EXERCISE DETAILS:
List all lines of the data containing the word "images".

Extracted data entries:
════════════════
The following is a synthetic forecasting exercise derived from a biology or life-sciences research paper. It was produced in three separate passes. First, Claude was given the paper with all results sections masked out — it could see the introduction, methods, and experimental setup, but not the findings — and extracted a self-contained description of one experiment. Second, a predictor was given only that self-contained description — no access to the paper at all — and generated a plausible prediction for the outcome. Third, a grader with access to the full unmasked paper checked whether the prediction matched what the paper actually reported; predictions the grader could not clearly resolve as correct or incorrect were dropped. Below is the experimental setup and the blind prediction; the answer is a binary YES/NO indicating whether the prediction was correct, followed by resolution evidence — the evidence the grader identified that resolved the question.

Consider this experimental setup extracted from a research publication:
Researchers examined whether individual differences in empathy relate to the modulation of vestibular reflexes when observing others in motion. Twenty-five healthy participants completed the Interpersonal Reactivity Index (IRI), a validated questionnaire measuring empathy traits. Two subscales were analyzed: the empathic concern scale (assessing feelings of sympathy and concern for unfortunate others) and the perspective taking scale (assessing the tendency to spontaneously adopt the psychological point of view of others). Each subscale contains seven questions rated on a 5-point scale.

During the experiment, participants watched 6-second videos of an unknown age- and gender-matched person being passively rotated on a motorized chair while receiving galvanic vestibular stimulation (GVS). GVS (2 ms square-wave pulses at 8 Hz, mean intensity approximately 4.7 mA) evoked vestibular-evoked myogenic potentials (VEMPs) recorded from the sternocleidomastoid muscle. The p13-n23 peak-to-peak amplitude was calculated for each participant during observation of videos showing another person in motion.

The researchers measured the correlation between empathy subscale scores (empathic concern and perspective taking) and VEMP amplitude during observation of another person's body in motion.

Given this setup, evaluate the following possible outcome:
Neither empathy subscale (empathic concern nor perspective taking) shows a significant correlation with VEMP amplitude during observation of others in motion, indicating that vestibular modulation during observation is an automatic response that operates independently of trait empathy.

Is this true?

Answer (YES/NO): NO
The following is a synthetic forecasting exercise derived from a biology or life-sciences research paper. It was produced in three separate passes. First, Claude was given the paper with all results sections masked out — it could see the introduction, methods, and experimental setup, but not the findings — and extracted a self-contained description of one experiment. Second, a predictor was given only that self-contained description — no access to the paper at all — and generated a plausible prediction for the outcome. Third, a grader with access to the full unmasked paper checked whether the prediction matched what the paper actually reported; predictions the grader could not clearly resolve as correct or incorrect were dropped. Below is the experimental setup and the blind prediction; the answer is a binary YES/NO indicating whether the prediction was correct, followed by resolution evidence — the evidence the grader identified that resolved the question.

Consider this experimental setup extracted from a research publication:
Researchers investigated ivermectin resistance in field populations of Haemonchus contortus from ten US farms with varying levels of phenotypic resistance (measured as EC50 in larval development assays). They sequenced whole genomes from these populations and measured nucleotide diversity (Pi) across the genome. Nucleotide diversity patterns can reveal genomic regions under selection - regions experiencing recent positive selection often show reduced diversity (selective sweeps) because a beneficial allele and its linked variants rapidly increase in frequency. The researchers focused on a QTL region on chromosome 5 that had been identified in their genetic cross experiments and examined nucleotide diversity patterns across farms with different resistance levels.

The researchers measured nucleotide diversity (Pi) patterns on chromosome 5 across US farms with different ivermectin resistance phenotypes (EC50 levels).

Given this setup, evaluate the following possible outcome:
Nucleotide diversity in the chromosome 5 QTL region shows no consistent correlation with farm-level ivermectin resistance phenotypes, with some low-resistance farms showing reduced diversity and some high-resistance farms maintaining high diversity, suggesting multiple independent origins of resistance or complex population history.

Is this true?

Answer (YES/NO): NO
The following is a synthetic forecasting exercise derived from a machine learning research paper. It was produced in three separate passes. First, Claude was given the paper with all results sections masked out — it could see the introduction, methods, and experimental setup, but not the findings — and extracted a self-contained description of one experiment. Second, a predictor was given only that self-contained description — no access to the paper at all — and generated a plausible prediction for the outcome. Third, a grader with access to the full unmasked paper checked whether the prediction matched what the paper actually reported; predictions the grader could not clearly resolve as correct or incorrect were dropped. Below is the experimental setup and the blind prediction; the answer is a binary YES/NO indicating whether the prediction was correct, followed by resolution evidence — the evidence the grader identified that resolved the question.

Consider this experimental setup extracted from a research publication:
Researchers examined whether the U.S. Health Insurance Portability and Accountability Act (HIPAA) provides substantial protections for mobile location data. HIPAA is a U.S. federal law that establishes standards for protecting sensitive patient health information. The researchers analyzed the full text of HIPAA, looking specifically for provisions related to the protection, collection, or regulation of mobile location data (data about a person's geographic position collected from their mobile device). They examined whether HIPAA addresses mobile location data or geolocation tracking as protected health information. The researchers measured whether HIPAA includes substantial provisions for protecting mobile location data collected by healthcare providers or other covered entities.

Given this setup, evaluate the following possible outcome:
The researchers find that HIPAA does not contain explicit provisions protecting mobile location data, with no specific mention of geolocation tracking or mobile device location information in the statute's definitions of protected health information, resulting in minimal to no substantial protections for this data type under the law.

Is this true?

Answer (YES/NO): YES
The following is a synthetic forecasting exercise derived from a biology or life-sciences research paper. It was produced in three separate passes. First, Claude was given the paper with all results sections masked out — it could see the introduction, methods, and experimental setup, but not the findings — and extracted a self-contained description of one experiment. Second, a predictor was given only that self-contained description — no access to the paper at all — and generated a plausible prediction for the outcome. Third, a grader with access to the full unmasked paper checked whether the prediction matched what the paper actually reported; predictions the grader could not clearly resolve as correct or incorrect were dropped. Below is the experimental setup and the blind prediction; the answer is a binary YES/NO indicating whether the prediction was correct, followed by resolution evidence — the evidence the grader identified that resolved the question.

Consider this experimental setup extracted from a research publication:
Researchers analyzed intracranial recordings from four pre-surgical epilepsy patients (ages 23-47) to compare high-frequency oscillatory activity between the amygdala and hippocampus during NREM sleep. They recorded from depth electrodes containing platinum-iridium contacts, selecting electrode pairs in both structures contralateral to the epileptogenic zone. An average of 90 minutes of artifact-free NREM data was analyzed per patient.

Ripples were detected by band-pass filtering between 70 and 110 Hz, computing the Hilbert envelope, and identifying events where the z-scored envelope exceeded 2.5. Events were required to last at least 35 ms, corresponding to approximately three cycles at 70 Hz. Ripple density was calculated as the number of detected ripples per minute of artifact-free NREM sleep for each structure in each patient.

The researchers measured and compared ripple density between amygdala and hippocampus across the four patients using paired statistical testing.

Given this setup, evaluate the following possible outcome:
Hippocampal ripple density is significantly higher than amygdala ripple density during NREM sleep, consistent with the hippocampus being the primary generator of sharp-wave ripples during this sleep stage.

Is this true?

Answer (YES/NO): YES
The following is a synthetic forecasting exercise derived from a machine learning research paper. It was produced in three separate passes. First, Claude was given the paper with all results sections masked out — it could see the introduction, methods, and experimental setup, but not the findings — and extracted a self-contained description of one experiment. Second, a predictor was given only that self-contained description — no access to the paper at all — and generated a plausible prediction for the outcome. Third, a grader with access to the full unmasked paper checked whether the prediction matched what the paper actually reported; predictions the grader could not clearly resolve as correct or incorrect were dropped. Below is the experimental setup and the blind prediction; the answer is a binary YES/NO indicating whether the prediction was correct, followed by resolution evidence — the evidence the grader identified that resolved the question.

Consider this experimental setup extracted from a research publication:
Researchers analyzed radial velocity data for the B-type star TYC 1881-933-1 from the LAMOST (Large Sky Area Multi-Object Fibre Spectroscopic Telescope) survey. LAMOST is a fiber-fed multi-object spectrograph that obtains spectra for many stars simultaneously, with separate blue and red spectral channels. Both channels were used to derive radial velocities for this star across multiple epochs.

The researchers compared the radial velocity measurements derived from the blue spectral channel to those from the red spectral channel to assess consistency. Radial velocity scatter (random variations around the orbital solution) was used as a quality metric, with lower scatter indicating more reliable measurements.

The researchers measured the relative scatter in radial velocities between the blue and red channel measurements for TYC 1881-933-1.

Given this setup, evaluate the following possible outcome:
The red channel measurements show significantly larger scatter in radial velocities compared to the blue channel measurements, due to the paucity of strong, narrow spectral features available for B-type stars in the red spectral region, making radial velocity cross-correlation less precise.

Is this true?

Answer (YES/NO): NO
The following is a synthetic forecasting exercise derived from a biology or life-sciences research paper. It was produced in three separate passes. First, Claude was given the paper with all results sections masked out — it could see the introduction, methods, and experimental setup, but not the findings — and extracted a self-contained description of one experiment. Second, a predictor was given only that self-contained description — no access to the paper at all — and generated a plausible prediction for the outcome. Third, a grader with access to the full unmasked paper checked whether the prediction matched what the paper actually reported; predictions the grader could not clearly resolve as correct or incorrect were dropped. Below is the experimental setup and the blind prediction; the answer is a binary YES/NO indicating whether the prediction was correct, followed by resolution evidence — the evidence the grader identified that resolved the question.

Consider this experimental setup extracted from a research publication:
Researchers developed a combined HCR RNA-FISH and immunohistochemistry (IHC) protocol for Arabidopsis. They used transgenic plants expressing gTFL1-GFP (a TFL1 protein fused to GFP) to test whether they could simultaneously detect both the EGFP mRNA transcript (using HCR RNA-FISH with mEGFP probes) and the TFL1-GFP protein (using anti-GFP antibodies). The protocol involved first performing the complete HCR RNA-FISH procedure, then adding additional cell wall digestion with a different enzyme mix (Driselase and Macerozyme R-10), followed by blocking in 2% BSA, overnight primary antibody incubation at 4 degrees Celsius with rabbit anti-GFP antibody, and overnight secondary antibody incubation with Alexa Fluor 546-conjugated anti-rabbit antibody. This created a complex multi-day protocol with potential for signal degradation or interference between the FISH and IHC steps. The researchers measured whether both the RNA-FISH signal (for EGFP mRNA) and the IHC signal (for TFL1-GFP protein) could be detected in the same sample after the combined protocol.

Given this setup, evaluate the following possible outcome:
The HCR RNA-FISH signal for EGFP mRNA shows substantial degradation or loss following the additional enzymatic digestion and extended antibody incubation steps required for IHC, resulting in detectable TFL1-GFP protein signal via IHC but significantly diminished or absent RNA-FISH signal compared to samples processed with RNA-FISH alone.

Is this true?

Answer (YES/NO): NO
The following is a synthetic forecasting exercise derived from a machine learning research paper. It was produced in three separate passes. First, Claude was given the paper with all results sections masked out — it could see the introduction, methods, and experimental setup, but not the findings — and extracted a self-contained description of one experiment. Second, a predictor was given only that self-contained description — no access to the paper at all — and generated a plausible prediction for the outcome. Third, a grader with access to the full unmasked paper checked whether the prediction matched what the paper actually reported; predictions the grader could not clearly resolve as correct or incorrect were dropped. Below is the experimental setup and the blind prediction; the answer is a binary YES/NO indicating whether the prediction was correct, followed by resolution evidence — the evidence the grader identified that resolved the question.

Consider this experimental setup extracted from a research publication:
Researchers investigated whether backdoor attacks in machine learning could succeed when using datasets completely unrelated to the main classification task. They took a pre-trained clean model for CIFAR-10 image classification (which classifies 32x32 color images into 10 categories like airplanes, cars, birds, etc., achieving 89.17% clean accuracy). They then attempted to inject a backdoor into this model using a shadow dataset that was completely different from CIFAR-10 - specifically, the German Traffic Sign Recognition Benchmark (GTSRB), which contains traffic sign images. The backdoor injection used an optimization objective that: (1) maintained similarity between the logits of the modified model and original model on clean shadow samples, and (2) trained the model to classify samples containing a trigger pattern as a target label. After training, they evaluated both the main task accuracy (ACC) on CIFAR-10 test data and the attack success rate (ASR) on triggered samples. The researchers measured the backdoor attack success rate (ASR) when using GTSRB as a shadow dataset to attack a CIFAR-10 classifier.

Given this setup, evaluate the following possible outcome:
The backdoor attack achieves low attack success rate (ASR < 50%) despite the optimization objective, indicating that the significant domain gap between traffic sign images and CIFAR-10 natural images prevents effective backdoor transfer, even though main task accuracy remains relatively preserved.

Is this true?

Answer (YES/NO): NO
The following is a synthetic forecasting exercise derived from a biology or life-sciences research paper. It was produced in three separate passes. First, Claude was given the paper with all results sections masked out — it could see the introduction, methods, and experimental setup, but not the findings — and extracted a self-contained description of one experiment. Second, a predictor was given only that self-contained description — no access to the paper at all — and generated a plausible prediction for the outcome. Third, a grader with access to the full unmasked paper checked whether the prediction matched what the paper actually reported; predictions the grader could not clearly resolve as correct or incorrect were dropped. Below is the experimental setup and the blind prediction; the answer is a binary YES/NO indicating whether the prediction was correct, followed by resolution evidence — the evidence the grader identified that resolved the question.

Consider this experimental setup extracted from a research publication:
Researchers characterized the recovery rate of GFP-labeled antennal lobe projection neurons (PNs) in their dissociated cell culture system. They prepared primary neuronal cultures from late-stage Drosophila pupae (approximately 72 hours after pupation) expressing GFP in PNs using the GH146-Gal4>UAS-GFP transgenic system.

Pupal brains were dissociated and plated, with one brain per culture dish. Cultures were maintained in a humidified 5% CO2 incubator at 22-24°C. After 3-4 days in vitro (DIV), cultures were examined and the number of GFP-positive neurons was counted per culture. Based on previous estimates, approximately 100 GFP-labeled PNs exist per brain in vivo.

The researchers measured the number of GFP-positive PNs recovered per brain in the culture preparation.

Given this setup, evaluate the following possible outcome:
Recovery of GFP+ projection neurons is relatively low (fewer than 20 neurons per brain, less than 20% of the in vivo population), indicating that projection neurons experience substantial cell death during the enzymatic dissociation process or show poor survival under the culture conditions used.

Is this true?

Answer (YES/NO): YES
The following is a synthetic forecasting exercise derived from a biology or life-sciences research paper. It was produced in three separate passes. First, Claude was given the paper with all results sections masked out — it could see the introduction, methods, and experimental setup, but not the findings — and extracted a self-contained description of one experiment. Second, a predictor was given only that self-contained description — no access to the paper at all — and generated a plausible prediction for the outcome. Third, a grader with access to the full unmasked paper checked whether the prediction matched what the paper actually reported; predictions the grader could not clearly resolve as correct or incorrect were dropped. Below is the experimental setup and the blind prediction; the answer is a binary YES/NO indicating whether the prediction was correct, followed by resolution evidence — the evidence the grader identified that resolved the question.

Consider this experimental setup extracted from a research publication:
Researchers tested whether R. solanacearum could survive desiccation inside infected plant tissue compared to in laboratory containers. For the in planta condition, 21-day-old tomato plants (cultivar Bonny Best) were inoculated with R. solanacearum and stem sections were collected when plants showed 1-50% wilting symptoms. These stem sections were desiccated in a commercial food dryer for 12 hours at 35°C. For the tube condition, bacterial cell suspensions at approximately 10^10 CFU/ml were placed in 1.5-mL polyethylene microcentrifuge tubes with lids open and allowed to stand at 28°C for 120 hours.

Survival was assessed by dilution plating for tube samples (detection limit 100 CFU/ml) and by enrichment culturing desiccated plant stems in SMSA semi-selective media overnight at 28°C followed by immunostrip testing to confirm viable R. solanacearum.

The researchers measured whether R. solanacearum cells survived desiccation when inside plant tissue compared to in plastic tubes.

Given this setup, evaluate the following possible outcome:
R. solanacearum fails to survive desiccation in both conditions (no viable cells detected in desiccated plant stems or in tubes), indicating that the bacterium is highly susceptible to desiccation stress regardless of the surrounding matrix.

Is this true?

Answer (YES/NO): NO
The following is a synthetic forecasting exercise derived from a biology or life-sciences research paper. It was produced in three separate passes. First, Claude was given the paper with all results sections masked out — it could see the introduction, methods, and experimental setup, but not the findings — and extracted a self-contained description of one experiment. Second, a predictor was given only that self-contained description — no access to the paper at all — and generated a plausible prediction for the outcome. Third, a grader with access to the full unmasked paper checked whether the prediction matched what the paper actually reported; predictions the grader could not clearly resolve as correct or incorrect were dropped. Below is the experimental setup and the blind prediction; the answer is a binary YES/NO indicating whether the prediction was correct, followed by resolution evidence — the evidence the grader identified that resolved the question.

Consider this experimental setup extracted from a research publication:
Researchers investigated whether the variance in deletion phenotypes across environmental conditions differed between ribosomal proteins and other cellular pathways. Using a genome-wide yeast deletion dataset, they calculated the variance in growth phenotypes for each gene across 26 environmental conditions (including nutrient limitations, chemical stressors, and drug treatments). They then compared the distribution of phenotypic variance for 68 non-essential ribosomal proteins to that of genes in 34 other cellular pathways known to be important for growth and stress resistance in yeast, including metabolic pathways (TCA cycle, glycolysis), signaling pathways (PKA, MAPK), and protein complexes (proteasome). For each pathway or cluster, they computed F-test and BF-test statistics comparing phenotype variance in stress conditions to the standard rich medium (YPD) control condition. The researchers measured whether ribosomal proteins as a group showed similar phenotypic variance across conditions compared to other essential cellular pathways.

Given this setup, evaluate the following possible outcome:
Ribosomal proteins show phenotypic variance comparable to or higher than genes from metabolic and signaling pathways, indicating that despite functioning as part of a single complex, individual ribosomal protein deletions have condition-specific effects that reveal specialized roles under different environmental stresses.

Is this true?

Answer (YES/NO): YES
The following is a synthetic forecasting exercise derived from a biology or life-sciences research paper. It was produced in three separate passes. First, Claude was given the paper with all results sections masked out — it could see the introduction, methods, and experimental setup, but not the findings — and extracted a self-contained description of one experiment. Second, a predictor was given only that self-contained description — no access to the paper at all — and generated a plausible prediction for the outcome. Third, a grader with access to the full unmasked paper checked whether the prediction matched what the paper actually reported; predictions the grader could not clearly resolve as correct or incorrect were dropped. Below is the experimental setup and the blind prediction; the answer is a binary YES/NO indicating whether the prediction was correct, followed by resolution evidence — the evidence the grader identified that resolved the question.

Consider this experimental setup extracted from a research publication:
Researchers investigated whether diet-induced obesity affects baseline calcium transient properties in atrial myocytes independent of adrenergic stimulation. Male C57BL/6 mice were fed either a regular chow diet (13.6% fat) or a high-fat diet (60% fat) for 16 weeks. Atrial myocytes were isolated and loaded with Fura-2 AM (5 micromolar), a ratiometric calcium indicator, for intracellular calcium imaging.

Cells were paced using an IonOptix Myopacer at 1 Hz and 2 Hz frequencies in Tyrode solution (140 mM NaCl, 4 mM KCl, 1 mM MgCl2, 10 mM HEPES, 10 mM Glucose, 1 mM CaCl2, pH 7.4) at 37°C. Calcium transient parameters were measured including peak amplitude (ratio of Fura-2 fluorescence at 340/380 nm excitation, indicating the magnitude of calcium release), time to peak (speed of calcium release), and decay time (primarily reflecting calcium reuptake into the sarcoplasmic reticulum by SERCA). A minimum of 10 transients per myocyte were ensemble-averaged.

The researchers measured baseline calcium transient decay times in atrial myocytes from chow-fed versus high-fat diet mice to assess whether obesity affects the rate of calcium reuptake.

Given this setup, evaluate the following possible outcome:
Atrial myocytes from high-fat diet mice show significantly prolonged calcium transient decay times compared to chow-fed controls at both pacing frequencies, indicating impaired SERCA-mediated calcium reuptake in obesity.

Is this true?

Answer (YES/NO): NO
════════════════
TASK RESULT:
Researchers investigated whether backdoor attacks in machine learning could succeed when using datasets completely unrelated to the main classification task. They took a pre-trained clean model for CIFAR-10 image classification (which classifies 32x32 color images into 10 categories like airplanes, cars, birds, etc., achieving 89.17% clean accuracy). They then attempted to inject a backdoor into this model using a shadow dataset that was completely different from CIFAR-10 - specifically, the German Traffic Sign Recognition Benchmark (GTSRB), which contains traffic sign images. The backdoor injection used an optimization objective that: (1) maintained similarity between the logits of the modified model and original model on clean shadow samples, and (2) trained the model to classify samples containing a trigger pattern as a target label. After training, they evaluated both the main task accuracy (ACC) on CIFAR-10 test data and the attack success rate (ASR) on triggered samples. The researchers measured the backdoor attack success rate (ASR) when using GTSRB as a shadow dataset to attack a CIFAR-10 classifier.
The backdoor attack achieves low attack success rate (ASR < 50%) despite the optimization objective, indicating that the significant domain gap between traffic sign images and CIFAR-10 natural images prevents effective backdoor transfer, even though main task accuracy remains relatively preserved.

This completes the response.